Moderate hiking trails in Alaska
31 trails rated moderate across Alaska state parks, national forests, and recreation areas.
Moderate hiking trails in Alaska typically run between three and seven miles with meaningful but manageable elevation gain. They reward reasonable fitness with real views — overlooks, lakes, ridge sections, and signature features of the subarctic Alaska wilderness.
Trail Compass currently indexes 31 moderate-rated routes in Alaska, totalling roughly 141 trail miles. The average moderate trail in this state is about 4.6 miles long, which is a useful starting point when you are sketching a weekend.
Across the subarctic Alaska wilderness, the most reliable hiking season is mid-June through early September; outside that window, daylight, snowpack, and river crossings become serious limiters. Shoulder-season visits can deliver beautiful empty trails but tilt the difficulty upward — short days, possible snow, and unstaffed entry stations all add friction.
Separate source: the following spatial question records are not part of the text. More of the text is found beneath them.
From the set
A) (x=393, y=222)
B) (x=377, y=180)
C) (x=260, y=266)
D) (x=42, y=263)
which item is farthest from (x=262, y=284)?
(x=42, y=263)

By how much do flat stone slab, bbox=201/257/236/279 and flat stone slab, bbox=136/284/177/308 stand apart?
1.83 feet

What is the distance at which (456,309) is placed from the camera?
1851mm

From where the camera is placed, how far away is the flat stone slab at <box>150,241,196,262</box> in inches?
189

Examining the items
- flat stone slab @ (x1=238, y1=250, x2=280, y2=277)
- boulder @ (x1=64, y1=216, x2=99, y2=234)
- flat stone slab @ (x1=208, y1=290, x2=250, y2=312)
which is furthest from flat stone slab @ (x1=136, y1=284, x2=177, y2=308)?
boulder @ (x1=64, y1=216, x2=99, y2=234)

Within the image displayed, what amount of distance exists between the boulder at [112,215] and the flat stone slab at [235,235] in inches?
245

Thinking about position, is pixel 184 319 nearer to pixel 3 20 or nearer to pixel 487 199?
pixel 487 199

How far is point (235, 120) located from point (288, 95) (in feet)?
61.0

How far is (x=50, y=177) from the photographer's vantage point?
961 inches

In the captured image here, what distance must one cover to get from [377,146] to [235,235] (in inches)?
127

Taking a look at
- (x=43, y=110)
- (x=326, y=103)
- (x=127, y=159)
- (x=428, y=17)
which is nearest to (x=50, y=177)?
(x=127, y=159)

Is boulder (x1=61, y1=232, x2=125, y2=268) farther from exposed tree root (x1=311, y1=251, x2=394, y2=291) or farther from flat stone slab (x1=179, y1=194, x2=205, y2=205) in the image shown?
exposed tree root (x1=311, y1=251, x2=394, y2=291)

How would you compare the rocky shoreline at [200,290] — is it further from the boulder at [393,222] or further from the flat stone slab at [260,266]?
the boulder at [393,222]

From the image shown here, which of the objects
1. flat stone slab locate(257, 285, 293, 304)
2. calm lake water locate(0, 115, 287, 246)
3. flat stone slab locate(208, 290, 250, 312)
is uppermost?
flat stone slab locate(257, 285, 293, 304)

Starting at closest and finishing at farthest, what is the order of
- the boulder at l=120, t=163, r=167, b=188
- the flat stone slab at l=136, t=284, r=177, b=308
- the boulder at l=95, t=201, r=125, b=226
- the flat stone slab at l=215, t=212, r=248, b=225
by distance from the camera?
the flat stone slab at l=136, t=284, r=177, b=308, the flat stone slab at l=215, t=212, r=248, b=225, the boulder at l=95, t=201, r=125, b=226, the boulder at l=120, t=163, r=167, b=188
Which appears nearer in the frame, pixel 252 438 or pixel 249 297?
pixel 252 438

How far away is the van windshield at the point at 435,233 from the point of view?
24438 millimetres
Expect wildlife typical of the subarctic Alaska wilderness: grizzly and black bears, moose along the river bottoms, Dall sheep on the high ridges, caribou herds, and bald eagles overhead. The risk of a serious encounter is low, but the cost of getting it wrong is high — give animals space, store food correctly, and never approach a young animal even if no parent is visible.
How to use this page: every trail listed below links through to a full guide with distance, elevation gain, route type, best-season notes, wildlife expectations, parking guidance, and nearby attractions. Combine this filter with the Trail Compass park pages to plan a trip around a specific Alaska destination.